Thanks for the explanation, and have roughly understood the operation of PID. It has to be powered at all time and with the signal from the thermocouple(or temperature sensor) it will regulate the pulse of DC to the solid state relay, which in turn control the power to the heater ensuring the power does not go beyond the set band width. The PID is continuously adjusting the pulse, until it approaches the set value where it will pulse and try to get the optimal response.

Say, I am using the power supply of the heater element to provide the voltage, how do I connect the SSR to the heating element?

For a normal hair dyer, the power will be directly connected to the dryer, hence for the temperature regulator case. Am I right to say that I need to place the SSR between the power supply and the hair dyer? If so, is there any wire connection between PID and the hair dryer?
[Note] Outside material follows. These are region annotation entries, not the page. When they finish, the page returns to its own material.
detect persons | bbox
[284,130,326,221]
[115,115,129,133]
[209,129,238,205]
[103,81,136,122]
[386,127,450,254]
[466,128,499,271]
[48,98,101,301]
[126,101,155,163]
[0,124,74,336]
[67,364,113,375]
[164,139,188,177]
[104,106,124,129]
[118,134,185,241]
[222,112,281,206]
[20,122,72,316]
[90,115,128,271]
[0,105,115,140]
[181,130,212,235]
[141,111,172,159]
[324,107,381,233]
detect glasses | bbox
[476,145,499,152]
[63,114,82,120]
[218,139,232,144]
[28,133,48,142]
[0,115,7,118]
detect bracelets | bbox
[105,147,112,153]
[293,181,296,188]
Thank you for your patience in explaining!

Zexclo

 

[Les Jones]

Hi zexclo,
If by "power supply" you mean the mains power (110 or 240 V AC depending which country you are in.) then there will be a connection as the mains neutral will supply the PID controller and also the hair dryer. If by "power supply" you mean the output of a DC power supply or transformer then there will be no connection between the PID and the hair dryer. Bear in mind that if you are using the complete hair drier (Rather than just the element.) then the motor will run slower if the voltage to it is lower than normal. You will also have to make sure that the SSR is suitably rated for voltage, current and weather it is switching AC or DC. I would not advise using the SSR to switch the mains input to a DC power supply or an electronic lighting transformer. It should be OK if you are using a normal transformer.

Les.

 

[zexclo]

Hi Les,
In my country, the power supply is 220/240V ac.
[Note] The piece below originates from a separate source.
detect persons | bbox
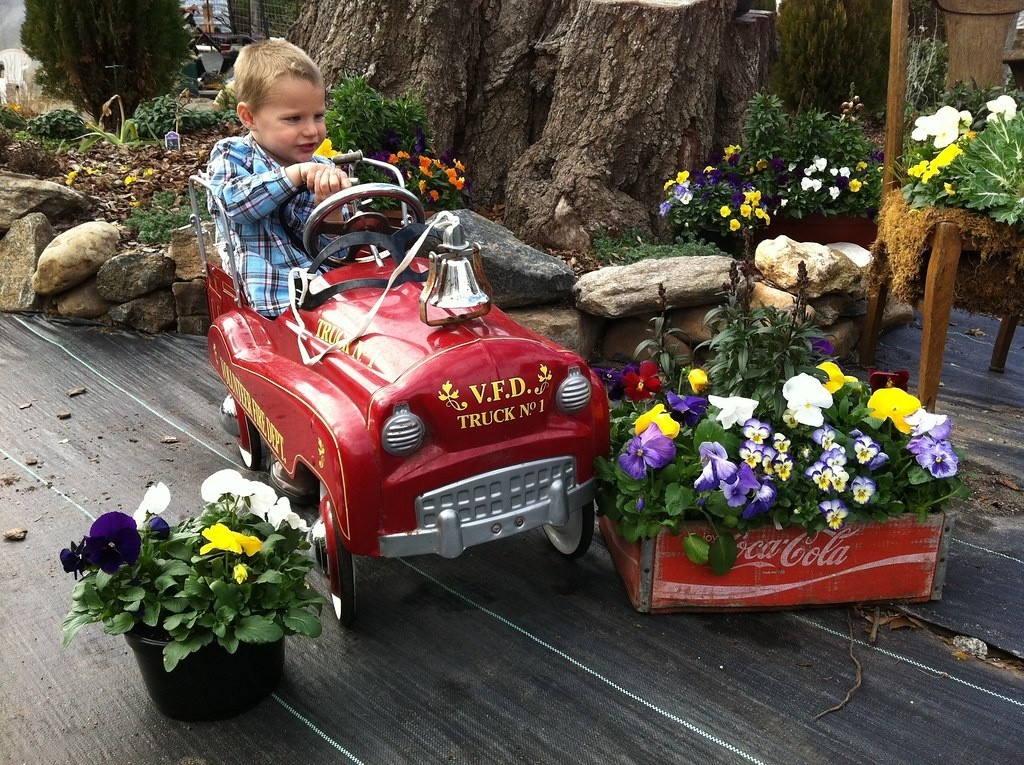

To avoid confusion, from here on, I shall refer the power supply as mains power, and I am also removing the DC power supply from my setup.

Some queries.
1. You mentioned that, if I am using the mains power, the main power neutral will be in connection to the PID and the hair dryer.
Can I understand this as, the hair dryer will be sharing the same neutral wire with the PID when the PID power plug is plug into the main?
And how will the SSR be connected to the hair dryer? Are they connected via ground wiring?

2. May I know why would you not recommend the SSR to switch the main input to an electronic lighting transformer?
Will it be recommended to get a heatsink for the SSR?

Thank you!

Zexclo

 

[KeepItSimpleStupid]

I've done this sort of thing and it gets MESSY and expensive. Really, it straightforward with the RIGHT EQUIPMENT. What we had was messy in a different way.
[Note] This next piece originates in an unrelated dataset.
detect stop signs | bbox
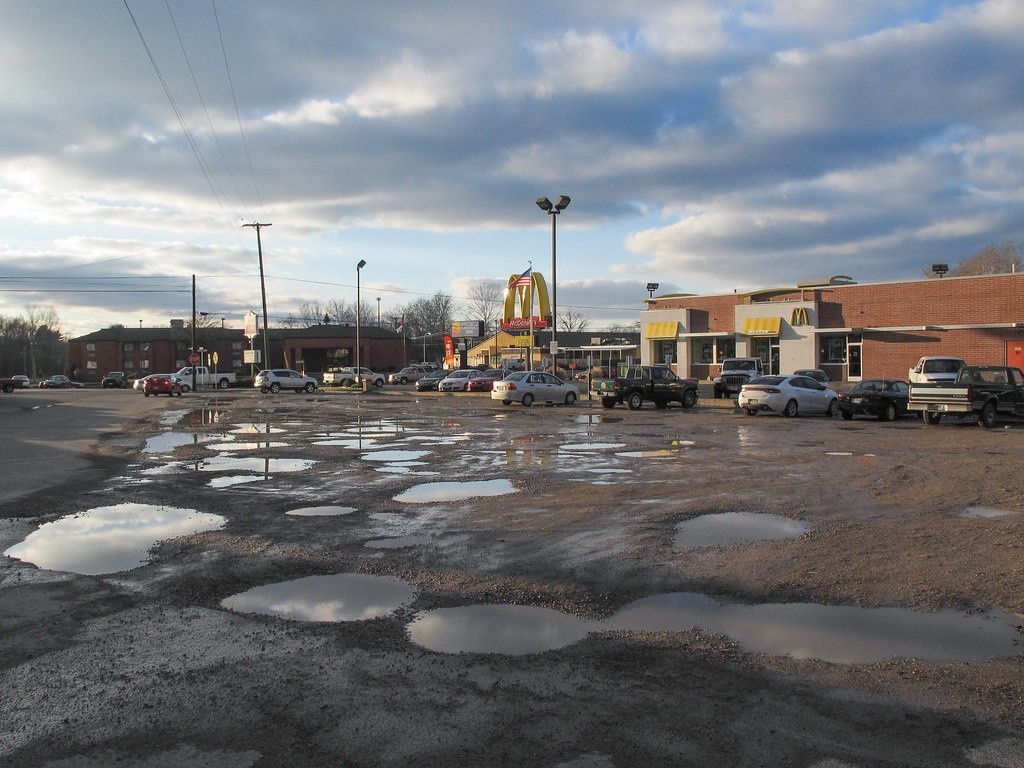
[189,353,201,366]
The controller generally needs a voltage like 0-10 V out 0-5 V out or 0-20 mA out. ISOLATED here is preferred. Isolated 0-20 mA has been easy to get. That can be converted to a remote 0-5V voltage with a resistor EASILY.

The power supply needs to be controlled with a voltage like 0-5V. Isolated control has been pricey so put the isolation in the controller.

Hook together and everyone is happy.

I used Eurotherm controllers with Xantrex or Kikisui power supplies. The Xantrex was 1 RU unit with AC 120/240.

Cake+Expensive.

There are all kinds of control modes for the end device ad some are better than others. 0-100% of something is the best of all.

I also did low voltage variac control with triacs, BUT the power unit MUST have current limiting ad Phase angle fired.

The Caveot is that a typical control input to a DC power supply is a voltage from the positive terminal to some point inside the supply. When you isolate this it becomes cake. Te modules to isolate the I and V were like $500. The controllers did it for free. You could not buy non isolated.

 

[zexclo]

Yeah, its quite confusing. Am glad to have come to this forum and so great that you guys are willing to help and explain.
Alot of the terms are quite foreign to me and I aim to understand the components, and from there purchase the right equipment.

Thanks for sharing your setup, but I am quite confused onto the power supplies and how to do about the setup.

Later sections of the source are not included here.